In her first new recording in a decade, Joy Harjo -- the first Native American named Poet Laureate of the United States -- digs deep into the indigenous red earth and the shared languages of music to sing, speak and play a stunningly original musical meditation that seeks healing for a troubled world -- I Pray for My Enemies, newly released in March 2021.
Collaborating with producer and engineer Barrett Martin on this unique new album, Harjo brings a fresh identity to the poetry and songs that have made her a renowned poet of the Muscogee Creek Nation and one of the most authentic and compelling voices of our times.
In a recent interview Harjo said, "The concept for I Pray for My Enemies began with an urgent need to deal with discord, opposition. It could have been on a tribal, national or a personal level. I no longer remember. The urgency had a heartbeat and in any gathering of two or more, perhaps the whole planet, our hearts lean to entrainment -- that is, to beat together."
Latin Grammy-winning producer, composer and founding father of the historic Seattle music scene, Barrett Martin brings a new dimension to Harjo's unique sound-world -- her words and music spoken, sung and explored in a vibrant mix of classic instrumental sounds. Harjo and Martin describe it as "funkified spoken word" inspiring "elegant jazz, urban soul, and inner city, reservation grit." Harjo sings and speaks her poetry, as well as playing saxophone and flute, on an album she describes as "very much of-the-moment."

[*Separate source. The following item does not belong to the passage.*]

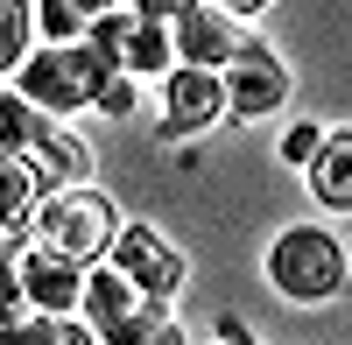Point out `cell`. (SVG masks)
<instances>
[{"mask_svg": "<svg viewBox=\"0 0 352 345\" xmlns=\"http://www.w3.org/2000/svg\"><path fill=\"white\" fill-rule=\"evenodd\" d=\"M219 345H254V331L240 318H219Z\"/></svg>", "mask_w": 352, "mask_h": 345, "instance_id": "603a6c76", "label": "cell"}, {"mask_svg": "<svg viewBox=\"0 0 352 345\" xmlns=\"http://www.w3.org/2000/svg\"><path fill=\"white\" fill-rule=\"evenodd\" d=\"M219 92H226L232 120H261V113H275L289 99V64H282L275 49H261V43H240L232 64L219 71Z\"/></svg>", "mask_w": 352, "mask_h": 345, "instance_id": "8992f818", "label": "cell"}, {"mask_svg": "<svg viewBox=\"0 0 352 345\" xmlns=\"http://www.w3.org/2000/svg\"><path fill=\"white\" fill-rule=\"evenodd\" d=\"M28 8H36V21H43L50 43H85V14L71 8V0H28Z\"/></svg>", "mask_w": 352, "mask_h": 345, "instance_id": "e0dca14e", "label": "cell"}, {"mask_svg": "<svg viewBox=\"0 0 352 345\" xmlns=\"http://www.w3.org/2000/svg\"><path fill=\"white\" fill-rule=\"evenodd\" d=\"M324 134H331V127H317V120L289 127V134H282V162H296V169H303V162H310L317 148H324Z\"/></svg>", "mask_w": 352, "mask_h": 345, "instance_id": "d6986e66", "label": "cell"}, {"mask_svg": "<svg viewBox=\"0 0 352 345\" xmlns=\"http://www.w3.org/2000/svg\"><path fill=\"white\" fill-rule=\"evenodd\" d=\"M212 8H219V14H261L268 0H212Z\"/></svg>", "mask_w": 352, "mask_h": 345, "instance_id": "cb8c5ba5", "label": "cell"}, {"mask_svg": "<svg viewBox=\"0 0 352 345\" xmlns=\"http://www.w3.org/2000/svg\"><path fill=\"white\" fill-rule=\"evenodd\" d=\"M141 310V296H134V282L113 268V261H92L85 268V282H78V324L85 331H106V324H120V318H134Z\"/></svg>", "mask_w": 352, "mask_h": 345, "instance_id": "30bf717a", "label": "cell"}, {"mask_svg": "<svg viewBox=\"0 0 352 345\" xmlns=\"http://www.w3.org/2000/svg\"><path fill=\"white\" fill-rule=\"evenodd\" d=\"M50 127H56L50 113H36V106L14 99V92H0V155H28Z\"/></svg>", "mask_w": 352, "mask_h": 345, "instance_id": "9a60e30c", "label": "cell"}, {"mask_svg": "<svg viewBox=\"0 0 352 345\" xmlns=\"http://www.w3.org/2000/svg\"><path fill=\"white\" fill-rule=\"evenodd\" d=\"M50 197V183L36 177V162L28 155H0V240H21L28 233V219H36V205Z\"/></svg>", "mask_w": 352, "mask_h": 345, "instance_id": "8fae6325", "label": "cell"}, {"mask_svg": "<svg viewBox=\"0 0 352 345\" xmlns=\"http://www.w3.org/2000/svg\"><path fill=\"white\" fill-rule=\"evenodd\" d=\"M78 282H85V268L56 261V254H36V247L14 261V289L36 318H78Z\"/></svg>", "mask_w": 352, "mask_h": 345, "instance_id": "9c48e42d", "label": "cell"}, {"mask_svg": "<svg viewBox=\"0 0 352 345\" xmlns=\"http://www.w3.org/2000/svg\"><path fill=\"white\" fill-rule=\"evenodd\" d=\"M28 162H36V177H43L50 190H71V183L92 177V155H85V141H78V134H64V127H50L36 148H28Z\"/></svg>", "mask_w": 352, "mask_h": 345, "instance_id": "4fadbf2b", "label": "cell"}, {"mask_svg": "<svg viewBox=\"0 0 352 345\" xmlns=\"http://www.w3.org/2000/svg\"><path fill=\"white\" fill-rule=\"evenodd\" d=\"M268 282L289 303H338L345 296V247L324 225H289L268 247Z\"/></svg>", "mask_w": 352, "mask_h": 345, "instance_id": "3957f363", "label": "cell"}, {"mask_svg": "<svg viewBox=\"0 0 352 345\" xmlns=\"http://www.w3.org/2000/svg\"><path fill=\"white\" fill-rule=\"evenodd\" d=\"M303 169H310V197H317L331 219H345V212H352V134L331 127V134H324V148H317Z\"/></svg>", "mask_w": 352, "mask_h": 345, "instance_id": "7c38bea8", "label": "cell"}, {"mask_svg": "<svg viewBox=\"0 0 352 345\" xmlns=\"http://www.w3.org/2000/svg\"><path fill=\"white\" fill-rule=\"evenodd\" d=\"M106 261L120 268V275L134 282V296H141V303H155V310H169V303H176V289H184V254H176V247L155 233V225L120 219V233H113Z\"/></svg>", "mask_w": 352, "mask_h": 345, "instance_id": "277c9868", "label": "cell"}, {"mask_svg": "<svg viewBox=\"0 0 352 345\" xmlns=\"http://www.w3.org/2000/svg\"><path fill=\"white\" fill-rule=\"evenodd\" d=\"M184 8H197V0H134L127 14H141V21H162V28H169V21L184 14Z\"/></svg>", "mask_w": 352, "mask_h": 345, "instance_id": "44dd1931", "label": "cell"}, {"mask_svg": "<svg viewBox=\"0 0 352 345\" xmlns=\"http://www.w3.org/2000/svg\"><path fill=\"white\" fill-rule=\"evenodd\" d=\"M106 78H120V71H113L99 49H85V43H43L36 56L14 64V99H28L36 113H85L99 99Z\"/></svg>", "mask_w": 352, "mask_h": 345, "instance_id": "7a4b0ae2", "label": "cell"}, {"mask_svg": "<svg viewBox=\"0 0 352 345\" xmlns=\"http://www.w3.org/2000/svg\"><path fill=\"white\" fill-rule=\"evenodd\" d=\"M232 49H240V28H232V14H219L212 0H197V8H184L169 21V56H184L190 71H226Z\"/></svg>", "mask_w": 352, "mask_h": 345, "instance_id": "ba28073f", "label": "cell"}, {"mask_svg": "<svg viewBox=\"0 0 352 345\" xmlns=\"http://www.w3.org/2000/svg\"><path fill=\"white\" fill-rule=\"evenodd\" d=\"M71 8H78L85 21H99V14H127V8H134V0H71Z\"/></svg>", "mask_w": 352, "mask_h": 345, "instance_id": "7402d4cb", "label": "cell"}, {"mask_svg": "<svg viewBox=\"0 0 352 345\" xmlns=\"http://www.w3.org/2000/svg\"><path fill=\"white\" fill-rule=\"evenodd\" d=\"M8 345H64V318H36V310H21L14 324H0Z\"/></svg>", "mask_w": 352, "mask_h": 345, "instance_id": "ac0fdd59", "label": "cell"}, {"mask_svg": "<svg viewBox=\"0 0 352 345\" xmlns=\"http://www.w3.org/2000/svg\"><path fill=\"white\" fill-rule=\"evenodd\" d=\"M226 120V92H219V71H190V64H176L162 78V134L169 141H184L197 127H219Z\"/></svg>", "mask_w": 352, "mask_h": 345, "instance_id": "52a82bcc", "label": "cell"}, {"mask_svg": "<svg viewBox=\"0 0 352 345\" xmlns=\"http://www.w3.org/2000/svg\"><path fill=\"white\" fill-rule=\"evenodd\" d=\"M85 49H99L120 78H148L169 64V28L141 14H99V21H85Z\"/></svg>", "mask_w": 352, "mask_h": 345, "instance_id": "5b68a950", "label": "cell"}, {"mask_svg": "<svg viewBox=\"0 0 352 345\" xmlns=\"http://www.w3.org/2000/svg\"><path fill=\"white\" fill-rule=\"evenodd\" d=\"M113 233H120V212H113V197L106 190H50L36 219H28V240H36V254H56V261H71V268H92L106 261V247Z\"/></svg>", "mask_w": 352, "mask_h": 345, "instance_id": "6da1fadb", "label": "cell"}, {"mask_svg": "<svg viewBox=\"0 0 352 345\" xmlns=\"http://www.w3.org/2000/svg\"><path fill=\"white\" fill-rule=\"evenodd\" d=\"M99 345H190V338H184V324H176L169 310H155V303H141L134 318H120V324H106V331H99Z\"/></svg>", "mask_w": 352, "mask_h": 345, "instance_id": "5bb4252c", "label": "cell"}, {"mask_svg": "<svg viewBox=\"0 0 352 345\" xmlns=\"http://www.w3.org/2000/svg\"><path fill=\"white\" fill-rule=\"evenodd\" d=\"M92 106H99V113H134V85H127V78H106Z\"/></svg>", "mask_w": 352, "mask_h": 345, "instance_id": "ffe728a7", "label": "cell"}, {"mask_svg": "<svg viewBox=\"0 0 352 345\" xmlns=\"http://www.w3.org/2000/svg\"><path fill=\"white\" fill-rule=\"evenodd\" d=\"M28 28H36V8L28 0H0V78L28 56Z\"/></svg>", "mask_w": 352, "mask_h": 345, "instance_id": "2e32d148", "label": "cell"}]
</instances>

Martin holds it all together with drums, upright bass, keyboards and production duties on I Pray for My Enemies. He assembled an all-star band to explore Harjo's work, featuring Peter Buck (R.E.M.) on electric guitar and feedback; Mike McCready (Pearl Jam) on electric guitar solos; Krist Novoselic (Nirvana) on acoustic guitar; and Rich Robinson (Black Crowes) on electric guitar solos. Additional players include renowned Iraqi oud master Rahim Alhaj; trumpeter Dave Carter and percussionist/backing vocalist Lisette Garcia. Harjo's stepdaughters sing harmony vocals, and her husband Owen Sapulpa plays surdo drum on the album.
Harjo defines songs and poems as distinctly different expressions, and both are featured in the 16 tracks that make up I Pray for My Enemies. Her words and music, older and newer, get a fresh new identity here. The album opens, however, with a traditional Muscogee song "Allay Na Lee No." "Music travels," she says, adding, "It travels through history, ancestors and especially loves ports and waterways."
Some of Harjo's defining poems appear here -- "An American Sunrise," "Fear," "Running" and "Remember" -- refracting her own experience as a Native American woman of her culturally defining generation. "Calling the Spirit Back," from an early collection of Harjo's poems, and the new song "How Love Blows Through the Trees" -- written when COVID-19 reached her home in Tulsa, OK -- echo the suffering of a world experiencing a pandemic.
"Once the World Was Perfect" is based on a version of a Muscogee Creek creation story, which describes a time similar to now. She says, "We lost our way in the dark, forgot who we were, then had to find our way again."
Vignettes and "licks" of songs and poems also appear on I Pray for My Enemies, ranging from the epiphany of "We Emerged from Night in Clothes of Sunrise" to the playful "trickster" piece "Rabbit Invents the Saxophone." Both feature Harjo's soulful sax. "Stomp All Night" delivers all the primal energy the title suggests, inspired by Muscogee Creek social dances. Harjo's poetic music is just the medicine the world need at this time.